In the US, the July CPI reading moderated more than widely expected showing no rise month-on-month and reducing the annual inflation rate to 8.5% y-o-y from 9.1% y-o-y. Given that monthly US CPI readings were very high through the second half of 2021 there is a strong likelihood that US annual CPI inflation readings will fall much lower over the remaining months of this year towards 5.0% by year-end, but with progress lower slowing before reversing towards mid-2023.
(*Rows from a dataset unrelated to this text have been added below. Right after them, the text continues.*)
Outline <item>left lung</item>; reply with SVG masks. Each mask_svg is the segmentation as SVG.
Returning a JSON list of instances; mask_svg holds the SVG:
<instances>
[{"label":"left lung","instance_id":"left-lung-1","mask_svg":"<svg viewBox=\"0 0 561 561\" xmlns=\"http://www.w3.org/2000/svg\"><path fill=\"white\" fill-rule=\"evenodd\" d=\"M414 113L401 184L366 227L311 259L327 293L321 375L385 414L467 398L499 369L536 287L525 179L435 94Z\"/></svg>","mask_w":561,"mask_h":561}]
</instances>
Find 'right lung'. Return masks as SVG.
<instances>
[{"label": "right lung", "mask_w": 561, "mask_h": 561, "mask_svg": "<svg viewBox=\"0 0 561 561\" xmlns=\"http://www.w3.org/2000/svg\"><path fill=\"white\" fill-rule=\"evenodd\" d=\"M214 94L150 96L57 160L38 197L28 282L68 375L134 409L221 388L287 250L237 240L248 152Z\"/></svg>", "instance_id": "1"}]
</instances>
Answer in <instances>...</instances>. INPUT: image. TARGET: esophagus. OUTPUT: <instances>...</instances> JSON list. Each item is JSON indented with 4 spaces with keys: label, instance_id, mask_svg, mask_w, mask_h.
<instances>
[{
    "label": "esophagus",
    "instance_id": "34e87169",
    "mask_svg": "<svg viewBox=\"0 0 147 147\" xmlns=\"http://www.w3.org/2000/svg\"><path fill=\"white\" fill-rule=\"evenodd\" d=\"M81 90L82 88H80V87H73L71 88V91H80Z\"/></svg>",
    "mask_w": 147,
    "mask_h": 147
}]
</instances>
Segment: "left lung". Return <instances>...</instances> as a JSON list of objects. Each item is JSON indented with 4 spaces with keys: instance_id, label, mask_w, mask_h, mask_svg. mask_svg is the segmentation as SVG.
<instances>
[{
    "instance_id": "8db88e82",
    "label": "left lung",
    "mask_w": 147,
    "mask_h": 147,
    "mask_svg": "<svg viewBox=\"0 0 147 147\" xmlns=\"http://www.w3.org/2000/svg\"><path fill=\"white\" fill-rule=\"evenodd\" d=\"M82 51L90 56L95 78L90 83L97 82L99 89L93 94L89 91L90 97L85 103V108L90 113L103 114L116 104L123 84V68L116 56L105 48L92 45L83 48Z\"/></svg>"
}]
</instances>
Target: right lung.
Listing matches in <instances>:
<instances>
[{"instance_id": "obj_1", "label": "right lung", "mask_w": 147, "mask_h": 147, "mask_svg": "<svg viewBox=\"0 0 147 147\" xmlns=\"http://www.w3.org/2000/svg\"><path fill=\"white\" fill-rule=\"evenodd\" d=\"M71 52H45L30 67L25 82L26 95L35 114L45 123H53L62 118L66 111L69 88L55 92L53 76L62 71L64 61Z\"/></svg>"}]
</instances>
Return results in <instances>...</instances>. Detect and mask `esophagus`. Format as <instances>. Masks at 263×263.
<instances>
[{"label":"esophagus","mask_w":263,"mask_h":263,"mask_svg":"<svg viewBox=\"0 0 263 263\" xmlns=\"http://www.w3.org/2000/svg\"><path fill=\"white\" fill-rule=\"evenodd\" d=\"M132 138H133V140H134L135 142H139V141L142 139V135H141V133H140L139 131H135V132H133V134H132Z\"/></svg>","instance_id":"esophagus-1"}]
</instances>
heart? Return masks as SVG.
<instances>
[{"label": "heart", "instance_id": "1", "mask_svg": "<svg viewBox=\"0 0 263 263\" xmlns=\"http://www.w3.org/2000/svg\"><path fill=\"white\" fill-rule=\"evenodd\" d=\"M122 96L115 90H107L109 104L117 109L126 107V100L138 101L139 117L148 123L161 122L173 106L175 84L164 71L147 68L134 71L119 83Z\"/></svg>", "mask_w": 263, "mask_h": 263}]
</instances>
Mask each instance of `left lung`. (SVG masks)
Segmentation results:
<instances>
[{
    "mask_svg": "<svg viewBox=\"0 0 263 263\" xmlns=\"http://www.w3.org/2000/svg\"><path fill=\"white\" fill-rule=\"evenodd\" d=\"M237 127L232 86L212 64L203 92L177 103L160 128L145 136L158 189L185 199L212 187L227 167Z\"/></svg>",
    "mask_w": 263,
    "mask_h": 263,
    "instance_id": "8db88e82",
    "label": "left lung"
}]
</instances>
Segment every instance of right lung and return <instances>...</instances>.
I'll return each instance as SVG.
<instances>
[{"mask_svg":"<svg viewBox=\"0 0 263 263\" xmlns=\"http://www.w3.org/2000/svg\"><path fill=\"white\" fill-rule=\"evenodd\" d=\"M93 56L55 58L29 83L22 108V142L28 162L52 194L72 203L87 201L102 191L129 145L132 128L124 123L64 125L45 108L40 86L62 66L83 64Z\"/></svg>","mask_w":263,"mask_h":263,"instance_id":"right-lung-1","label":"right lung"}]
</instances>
Does the Fed cite the rapid reduction in inflation over the next few months as cause to slow and end interest rate hikes before reaching neutral around 4.0%? We believe that it shouldn’t, but it may.
The RBA may be presented with less cause than the Fed to slow rate hikes in the near term. While Australian annual wage growth is running at much lower pace than in the US, the wage price index reading this week is likely to show accelerating annual wage growth, albeit to only 2.7%, but wage growth that is certain to accelerate in Q3 after the 5.2% rise in the minimum wage effective from 1 July.
The July labour force report out on Thursday is expected to show the labour market still very tight with the unemployment rate holding down at a 48-year low 3.5%. Q2 GDP growth due out the day after the next RBA policy meeting in early September, is expected to be strong boosted by big contributions to growth from household consumption spending (real retail sales rose 1.4% q-o-q in Q2) and net exports (the nominal international trade surplus increased $A18 billion in Q2).
Also, Australia’s annual CPI inflation rate is yet to peak, although falling petrol prices and fast reducing food prices imply a peak less than 7.8% y-o-y in the RBA’s latest forecasts and in Q3 rather than Q4.
A two-phase rate hiking scenario seems less likely for the RBA than the Fed, but the RBA still needs to deliver hikes to the tune of 75bps over the next two or three policy meetings to avoid inflation settling too high through 2023 and 2024. Will the Fed and RBA stop short of delivering official rate structures sufficient to anchor inflation medium-to-longer term? The answer will come from the hikes (or lack of) delivered over the next two or three policy meetings.